**Seitenauszug**:
====================

Dieses retroaktive Gesetz verfolgt den Zweck, eine Lücke in den mandatspalästinensischen Gesetzen auszufüllen, und das durch dieses Gesetz geschützte Interesse bestand auch zur Zeit des Nationalheims. Die Balfour-Deklaration und das Palästina-Mandat, das Großbritannien vom Völkerbund verliehen wurde, stellten eine internationale Anerkennung des jüdischen Volkes dar (siehe N. Feinberg: »The Recognition of the Jewish People in International Law« Jewish Yearbook of International Law 1948, Seite 15 und die dort angegebenen Quellen) wie auch eine Anerkennung der historischen Verbindung des jüdischen Volkes mit Erez Israel (Palästina) und die Anerkennung seines Rechts, sein Nationalheim in diesem Lande wieder aufzubauen. Das jüdische Volk hat dieses Recht de facto ausgeübt, und das Nationalheim wuchs und entwickelte sich, bis es den Souveränitätsstatus erreichte. Im Zeitabschnitt vor der Gründung des unabhängigen Staates konnte das Nationalheim als »nasciturus pro jam nato habetur« angesehen werden (siehe Feinberg ibid.). Der jüdische Jischuv in Erez Israel (Palästina) stellte zu jener Zeit einen »Staat im Werden« dar, der zum gegebenen Zeitpunkt den Souveränitätsstatus erreichte. Der Mangel der Souveränität ermöglichte es dem jüdischen Jischuv im Lande nicht, ein Strafgesetz gegen die Verbrechen der Nationalsozialisten zu erlassen, als diese Verbrechen verübt wurden; aber die Verbrechen waren auch gegen diesen Jischuv gerichtet, der einen integralen Bestandteil des jüdischen Volkes bildete. Der rückwirkende Erlaß des vorliegenden Gesetzes durch den Staat Israel entsprach der bereits vorher vorhandenen Notwendigkeit.

====================

**Datensätze**:
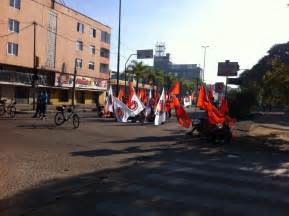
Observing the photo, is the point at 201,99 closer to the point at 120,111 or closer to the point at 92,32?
the point at 120,111

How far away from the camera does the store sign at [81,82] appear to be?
5153 cm

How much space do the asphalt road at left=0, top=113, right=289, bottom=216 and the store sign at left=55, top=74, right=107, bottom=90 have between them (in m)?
36.7

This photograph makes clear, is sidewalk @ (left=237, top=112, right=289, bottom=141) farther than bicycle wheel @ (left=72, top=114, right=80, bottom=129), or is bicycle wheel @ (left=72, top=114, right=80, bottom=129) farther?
sidewalk @ (left=237, top=112, right=289, bottom=141)

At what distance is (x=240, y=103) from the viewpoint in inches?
1518

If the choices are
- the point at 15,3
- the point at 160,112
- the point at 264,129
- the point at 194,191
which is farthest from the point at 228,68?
the point at 194,191

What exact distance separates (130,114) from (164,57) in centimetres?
16165

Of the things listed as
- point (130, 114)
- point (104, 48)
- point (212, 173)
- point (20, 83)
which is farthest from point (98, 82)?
point (212, 173)

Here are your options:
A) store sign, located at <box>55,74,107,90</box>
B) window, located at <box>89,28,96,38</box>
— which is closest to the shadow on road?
store sign, located at <box>55,74,107,90</box>

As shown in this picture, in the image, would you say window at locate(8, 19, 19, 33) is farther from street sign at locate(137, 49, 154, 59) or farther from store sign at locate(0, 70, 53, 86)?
street sign at locate(137, 49, 154, 59)

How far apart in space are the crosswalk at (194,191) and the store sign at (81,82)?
4187 cm

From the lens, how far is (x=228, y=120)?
1753 centimetres

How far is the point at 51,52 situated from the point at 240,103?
23482 millimetres

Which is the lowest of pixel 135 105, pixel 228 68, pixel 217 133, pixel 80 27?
pixel 217 133

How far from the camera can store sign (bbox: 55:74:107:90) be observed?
5153 cm
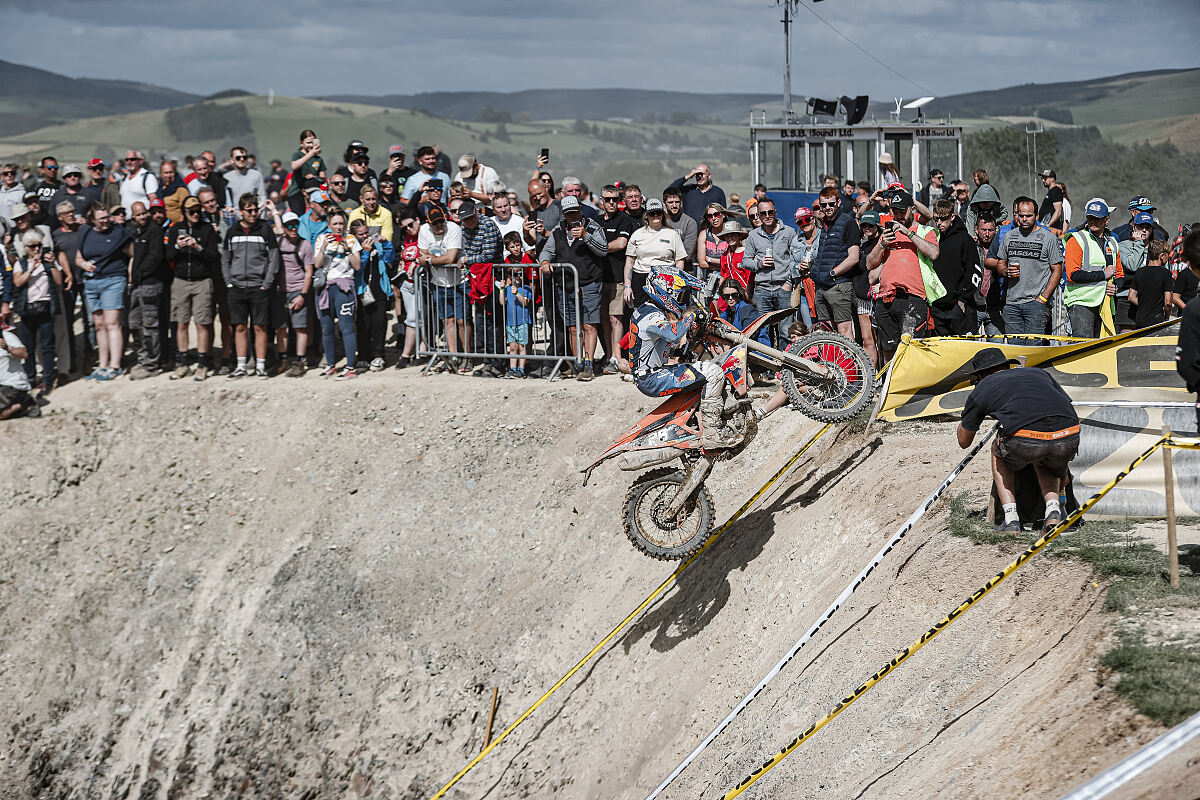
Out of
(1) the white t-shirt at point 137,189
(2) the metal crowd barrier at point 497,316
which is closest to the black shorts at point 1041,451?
(2) the metal crowd barrier at point 497,316

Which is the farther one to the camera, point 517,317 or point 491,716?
point 517,317

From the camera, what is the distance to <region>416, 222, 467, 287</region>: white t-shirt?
14.8 metres

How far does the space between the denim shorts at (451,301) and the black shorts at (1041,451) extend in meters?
8.78

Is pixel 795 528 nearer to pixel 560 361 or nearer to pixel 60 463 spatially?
pixel 560 361

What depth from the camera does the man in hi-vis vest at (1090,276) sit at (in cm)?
1215

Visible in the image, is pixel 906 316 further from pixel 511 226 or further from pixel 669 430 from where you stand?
pixel 511 226

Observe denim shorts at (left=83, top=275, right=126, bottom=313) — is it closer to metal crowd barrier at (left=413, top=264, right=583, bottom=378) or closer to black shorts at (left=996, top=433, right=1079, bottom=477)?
metal crowd barrier at (left=413, top=264, right=583, bottom=378)

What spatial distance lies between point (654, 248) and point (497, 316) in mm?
2915

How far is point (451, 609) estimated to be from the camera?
12.6 metres

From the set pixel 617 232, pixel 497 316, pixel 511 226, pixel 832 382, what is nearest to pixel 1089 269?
pixel 832 382

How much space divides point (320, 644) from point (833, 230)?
7456 millimetres

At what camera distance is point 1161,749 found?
3.97 meters

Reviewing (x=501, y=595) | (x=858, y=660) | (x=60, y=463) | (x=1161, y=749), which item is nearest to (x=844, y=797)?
(x=858, y=660)

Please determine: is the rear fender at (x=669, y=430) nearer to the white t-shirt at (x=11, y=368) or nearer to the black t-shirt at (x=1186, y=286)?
the black t-shirt at (x=1186, y=286)
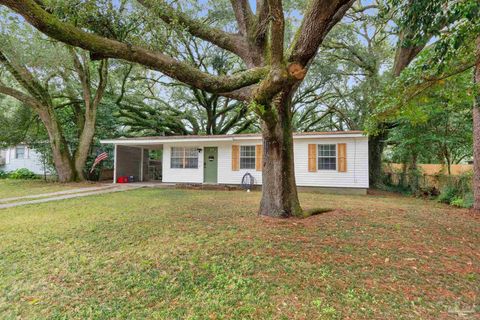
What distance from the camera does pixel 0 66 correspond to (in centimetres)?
1137

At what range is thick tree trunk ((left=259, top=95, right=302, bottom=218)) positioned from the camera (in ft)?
16.7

====================

**Auftrag 1**: Übertragen Sie den Satz „Das jüdische Volk hat dieses Recht de facto ausgeübt, und das Nationalheim wuchs und entwickelte sich, bis es den Souveränitätsstatus erreichte.“ aus dem Seitenauszug ins Englische.
**Auftrag 2**: Geben Sie aus den Zeilen den Abschnitt, der mit der Zeile mit „Visible in the“ beginnt und mit der Zeile mit „7456 millimetres“ endet, als nummerierte Liste ohne Leerzeilen wieder.
Seitenauszug und Zeilen stammen aus voneinander unabhängigen Quellen.

**Fertige Antwort 1**: The Jewish people exercised this right de facto, and the national home grew and developed until it attained sovereign status.

**Fertige Antwort 2**:
1. Visible in the image, is pixel 906 316 further from pixel 511 226 or further from pixel 669 430 from where you stand?
2. pixel 511 226
3. Observe denim shorts at (left=83, top=275, right=126, bottom=313) — is it closer to metal crowd barrier at (left=413, top=264, right=583, bottom=378) or closer to black shorts at (left=996, top=433, right=1079, bottom=477)?
4. metal crowd barrier at (left=413, top=264, right=583, bottom=378)
5. What spatial distance lies between point (654, 248) and point (497, 316) in mm?
6. 2915
7. How far is point (451, 609) estimated to be from the camera?
8. 12.6 metres
9. From the set pixel 617 232, pixel 497 316, pixel 511 226, pixel 832 382, what is nearest to pixel 1089 269?
10. pixel 832 382
11. How much space divides point (320, 644) from point (833, 230)?
12. 7456 millimetres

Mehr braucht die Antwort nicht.